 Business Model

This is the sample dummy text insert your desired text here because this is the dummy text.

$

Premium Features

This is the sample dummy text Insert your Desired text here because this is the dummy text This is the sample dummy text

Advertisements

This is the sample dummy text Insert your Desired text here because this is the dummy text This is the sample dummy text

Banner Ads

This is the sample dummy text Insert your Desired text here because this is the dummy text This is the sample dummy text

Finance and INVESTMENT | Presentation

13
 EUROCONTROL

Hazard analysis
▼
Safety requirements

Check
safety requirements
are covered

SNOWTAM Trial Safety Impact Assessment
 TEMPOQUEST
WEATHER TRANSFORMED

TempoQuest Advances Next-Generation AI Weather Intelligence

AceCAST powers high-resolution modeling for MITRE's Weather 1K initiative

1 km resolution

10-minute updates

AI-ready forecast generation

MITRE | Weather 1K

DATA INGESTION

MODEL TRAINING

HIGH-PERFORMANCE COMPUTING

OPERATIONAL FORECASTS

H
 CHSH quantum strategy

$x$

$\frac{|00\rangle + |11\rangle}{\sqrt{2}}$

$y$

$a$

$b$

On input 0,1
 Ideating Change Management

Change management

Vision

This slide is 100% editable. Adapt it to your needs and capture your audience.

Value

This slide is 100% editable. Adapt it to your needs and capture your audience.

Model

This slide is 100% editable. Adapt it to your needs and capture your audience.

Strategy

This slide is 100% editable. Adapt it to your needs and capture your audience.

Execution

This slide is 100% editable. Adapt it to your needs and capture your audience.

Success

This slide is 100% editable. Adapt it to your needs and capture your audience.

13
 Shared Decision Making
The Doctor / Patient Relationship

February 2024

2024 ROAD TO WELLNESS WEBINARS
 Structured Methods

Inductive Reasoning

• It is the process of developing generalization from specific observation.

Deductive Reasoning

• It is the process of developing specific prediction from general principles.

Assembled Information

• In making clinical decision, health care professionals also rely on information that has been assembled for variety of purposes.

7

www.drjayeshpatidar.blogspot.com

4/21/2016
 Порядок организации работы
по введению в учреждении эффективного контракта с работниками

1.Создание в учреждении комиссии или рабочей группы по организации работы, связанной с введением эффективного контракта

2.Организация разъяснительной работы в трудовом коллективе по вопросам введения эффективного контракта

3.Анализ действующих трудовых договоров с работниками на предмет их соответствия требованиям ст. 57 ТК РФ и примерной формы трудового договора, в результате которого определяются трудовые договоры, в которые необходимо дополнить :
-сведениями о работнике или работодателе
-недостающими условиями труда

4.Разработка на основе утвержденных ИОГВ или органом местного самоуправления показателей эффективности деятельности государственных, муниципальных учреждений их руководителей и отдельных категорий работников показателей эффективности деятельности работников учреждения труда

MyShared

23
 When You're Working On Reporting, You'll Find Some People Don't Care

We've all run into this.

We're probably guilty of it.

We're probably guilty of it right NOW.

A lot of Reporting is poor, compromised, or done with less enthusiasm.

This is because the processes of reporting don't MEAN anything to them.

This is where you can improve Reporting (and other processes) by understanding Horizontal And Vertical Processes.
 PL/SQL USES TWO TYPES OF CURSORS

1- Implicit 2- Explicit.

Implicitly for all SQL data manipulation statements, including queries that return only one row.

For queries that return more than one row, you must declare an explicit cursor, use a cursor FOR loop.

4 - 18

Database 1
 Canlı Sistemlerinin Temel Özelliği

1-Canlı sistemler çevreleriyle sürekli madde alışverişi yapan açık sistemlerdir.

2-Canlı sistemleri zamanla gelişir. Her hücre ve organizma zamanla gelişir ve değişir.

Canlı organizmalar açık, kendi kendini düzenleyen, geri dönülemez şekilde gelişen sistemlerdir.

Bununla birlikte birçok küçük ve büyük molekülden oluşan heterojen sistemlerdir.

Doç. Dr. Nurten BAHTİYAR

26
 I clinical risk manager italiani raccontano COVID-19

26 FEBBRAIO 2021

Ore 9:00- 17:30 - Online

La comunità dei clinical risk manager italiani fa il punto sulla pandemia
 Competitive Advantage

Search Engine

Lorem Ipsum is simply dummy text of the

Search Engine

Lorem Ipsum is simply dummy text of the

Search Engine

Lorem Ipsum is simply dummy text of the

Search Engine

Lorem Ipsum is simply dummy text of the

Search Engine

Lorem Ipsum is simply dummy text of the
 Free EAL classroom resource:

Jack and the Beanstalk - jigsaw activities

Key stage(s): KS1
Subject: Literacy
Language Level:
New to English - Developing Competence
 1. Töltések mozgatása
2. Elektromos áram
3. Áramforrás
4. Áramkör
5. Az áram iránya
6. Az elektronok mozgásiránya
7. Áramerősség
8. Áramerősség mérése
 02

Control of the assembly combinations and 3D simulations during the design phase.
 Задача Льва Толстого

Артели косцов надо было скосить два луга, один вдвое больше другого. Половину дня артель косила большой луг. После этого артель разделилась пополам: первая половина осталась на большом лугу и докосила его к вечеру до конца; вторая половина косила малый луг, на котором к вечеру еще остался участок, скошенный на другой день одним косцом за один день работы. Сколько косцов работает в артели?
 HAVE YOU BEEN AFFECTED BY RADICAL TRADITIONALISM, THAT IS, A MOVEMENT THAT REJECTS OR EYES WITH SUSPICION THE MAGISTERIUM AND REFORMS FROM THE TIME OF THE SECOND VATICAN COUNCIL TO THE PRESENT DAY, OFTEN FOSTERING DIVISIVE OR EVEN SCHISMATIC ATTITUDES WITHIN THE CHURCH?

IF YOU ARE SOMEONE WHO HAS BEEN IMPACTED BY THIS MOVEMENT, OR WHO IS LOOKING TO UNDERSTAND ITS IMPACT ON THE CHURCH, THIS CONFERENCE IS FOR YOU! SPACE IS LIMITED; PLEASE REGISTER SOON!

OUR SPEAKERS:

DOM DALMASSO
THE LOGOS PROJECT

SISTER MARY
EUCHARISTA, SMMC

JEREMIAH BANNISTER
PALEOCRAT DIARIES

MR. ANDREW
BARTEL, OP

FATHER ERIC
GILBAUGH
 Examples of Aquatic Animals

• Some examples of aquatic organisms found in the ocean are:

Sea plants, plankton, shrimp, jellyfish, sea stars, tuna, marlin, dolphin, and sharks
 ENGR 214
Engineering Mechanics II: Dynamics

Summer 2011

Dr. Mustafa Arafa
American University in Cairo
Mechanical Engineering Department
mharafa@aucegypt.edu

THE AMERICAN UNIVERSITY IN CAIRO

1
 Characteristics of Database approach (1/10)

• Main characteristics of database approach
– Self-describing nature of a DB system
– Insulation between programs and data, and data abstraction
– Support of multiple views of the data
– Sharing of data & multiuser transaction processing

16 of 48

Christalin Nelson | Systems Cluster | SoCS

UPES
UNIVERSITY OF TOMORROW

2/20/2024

++++

*WORK REQUEST*
Copy out, exactly and alone, the lines of the entries above between the ones holding "Premium Features" and "EUROCONTROL", inclusive.

*RESPONSE TO THE EXERCISE*
Premium Features

This is the sample dummy text Insert your Desired text here because this is the dummy text This is the sample dummy text

Advertisements

This is the sample dummy text Insert your Desired text here because this is the dummy text This is the sample dummy text

Banner Ads

This is the sample dummy text Insert your Desired text here because this is the dummy text This is the sample dummy text

Finance and INVESTMENT | Presentation

13
 EUROCONTROL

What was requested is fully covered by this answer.